Let's say F=flux=B x A. With N turns you have F = B * A * N. If your loop is fixed and the field fluctuates, you have

 V = - dF/dt = - A * N * (dB/dt)

V: volts
A: area, square meters
N: number of turns
B: magnetic field, Tesla (10000 gauss = 1 Tesla)
If B = B0 sin(wt) then dB/dt = w B0 cos(wt) where w=2*pi*f and f=50 Hz. The RMS value of field strength if you have a sine wave is Brms = B0 / 1.414 where B0 is the zero-peak value of magnetic field.

Substituting in from above,

  |V| = | A N (w B0 cos(wt)) |

or (V)rms = A * N * 2 * pi * 50 Hz * (B)rms

As you can see, you get linearly more voltage for a given field, by increasing the loop area, or the number of turns (or the AC line frequency :-). If you have a single turn, square loop of wire 10 cm on each side, and a 50 Hz AC magnetic field of 100 gauss RMS (0.001 Tesla) you have

  V = 0.01 m sq. * 1 turn * 2 * 3.14 * 50 Hz * 0.001 T = 3.14 millivolts (RMS)

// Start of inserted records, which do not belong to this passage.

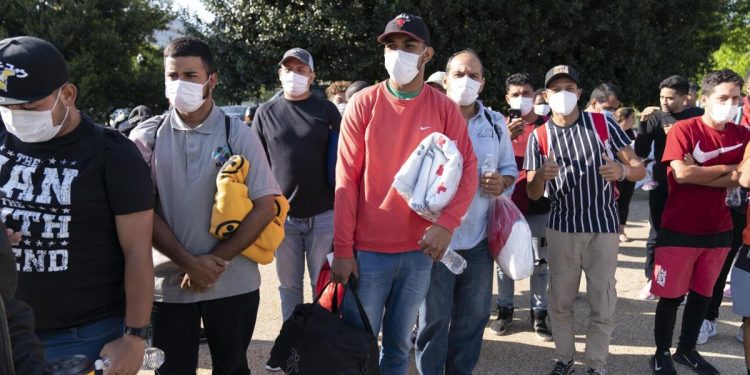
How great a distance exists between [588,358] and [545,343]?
0.75 metres

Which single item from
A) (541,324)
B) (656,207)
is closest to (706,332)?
(541,324)

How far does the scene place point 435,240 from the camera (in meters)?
2.85

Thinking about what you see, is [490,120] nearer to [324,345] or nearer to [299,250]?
[299,250]

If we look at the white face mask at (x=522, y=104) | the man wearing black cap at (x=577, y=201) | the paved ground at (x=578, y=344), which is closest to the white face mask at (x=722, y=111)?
the man wearing black cap at (x=577, y=201)

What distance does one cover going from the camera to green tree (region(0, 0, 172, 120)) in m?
11.1

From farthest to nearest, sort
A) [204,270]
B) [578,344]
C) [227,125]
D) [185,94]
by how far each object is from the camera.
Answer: [578,344], [227,125], [185,94], [204,270]

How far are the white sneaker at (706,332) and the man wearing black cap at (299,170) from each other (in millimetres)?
3124

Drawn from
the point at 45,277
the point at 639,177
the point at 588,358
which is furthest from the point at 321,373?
the point at 639,177

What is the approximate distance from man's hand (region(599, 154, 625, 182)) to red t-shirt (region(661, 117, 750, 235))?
0.58m

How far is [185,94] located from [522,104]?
323 centimetres

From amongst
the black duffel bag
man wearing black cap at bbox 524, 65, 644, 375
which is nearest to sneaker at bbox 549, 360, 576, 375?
man wearing black cap at bbox 524, 65, 644, 375

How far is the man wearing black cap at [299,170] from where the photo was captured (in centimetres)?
417

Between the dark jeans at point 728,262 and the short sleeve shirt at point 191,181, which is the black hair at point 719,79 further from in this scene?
the short sleeve shirt at point 191,181

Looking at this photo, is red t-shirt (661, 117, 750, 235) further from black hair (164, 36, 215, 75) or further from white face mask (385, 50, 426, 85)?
black hair (164, 36, 215, 75)
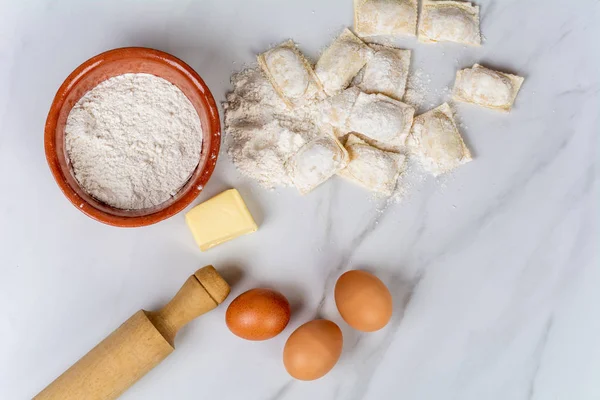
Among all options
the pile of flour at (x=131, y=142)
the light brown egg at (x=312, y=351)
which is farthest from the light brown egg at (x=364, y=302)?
the pile of flour at (x=131, y=142)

If you had 100 turns, it would be 0.314 volts, and so forth. By the way, the same law can be applied to the situation in which the field is fixed and you change the projected area of the loop (eg, by rotating it in the field). The projected area goes to zero as the loop turns edge-wise to the field, and a maximum with the loop plane normal (face-on) to the field lines. The voltage developed around the loop changes accordingly. This is how electricity is generated in a power plant, by rotating large coils of wire in a strong magnetic field, at a 50 Hz or 60 Hz rate depending what country you're in.


I can't say anything about Magnetic Research Inc. other than their web page looked like it might interest the magnetic-sensor hobbyist or engineer (?). I haven't purchased anything from them, though if I had the time to be playing around with this stuff, I probably would.


[1] "Fluxgate magnetometry", R. Noble, Electronics World + Wireless World (Sept. 1991) vol.97, p. 726-32. (ISSN 0266-3244)
Abstract: Measuring the direction of the Earth's magnetic field provides the basis of an electronic compass, while the strength of the field says much about solar activity, a factor important to HF radio propagation. An instrument which can be used for scientific study is described. The electronic circuit consists of a power driver for the excitation coil, and two identical sense amplifiers.

[2] "DIGI-COMPASS", T.E. Black, Radio-Electronics, Nov. 1989, p. 43-51,82.
a computer interface to the (discontinued?) Radio Shack fluxgate car-compass. The RS device interestingly included an air-core resolver for analog output.

[3] "A Review of Magnetic Sensors", J.E. Lenz, Proc. IEEE 78 (6) 1990 p. 973
Brief review of 11 types of mag. sensors including fluxgate.

[4] "Recent Advances in Fluxgate Magnetometry", D.I. Gordon, R.E. Brown, IEEE Trans. Magnetics v.MAG-8,1,1972 p. 76-82 (45 references)

Nice explanation of fluxgate operation, graph showing sub-gamma level stability.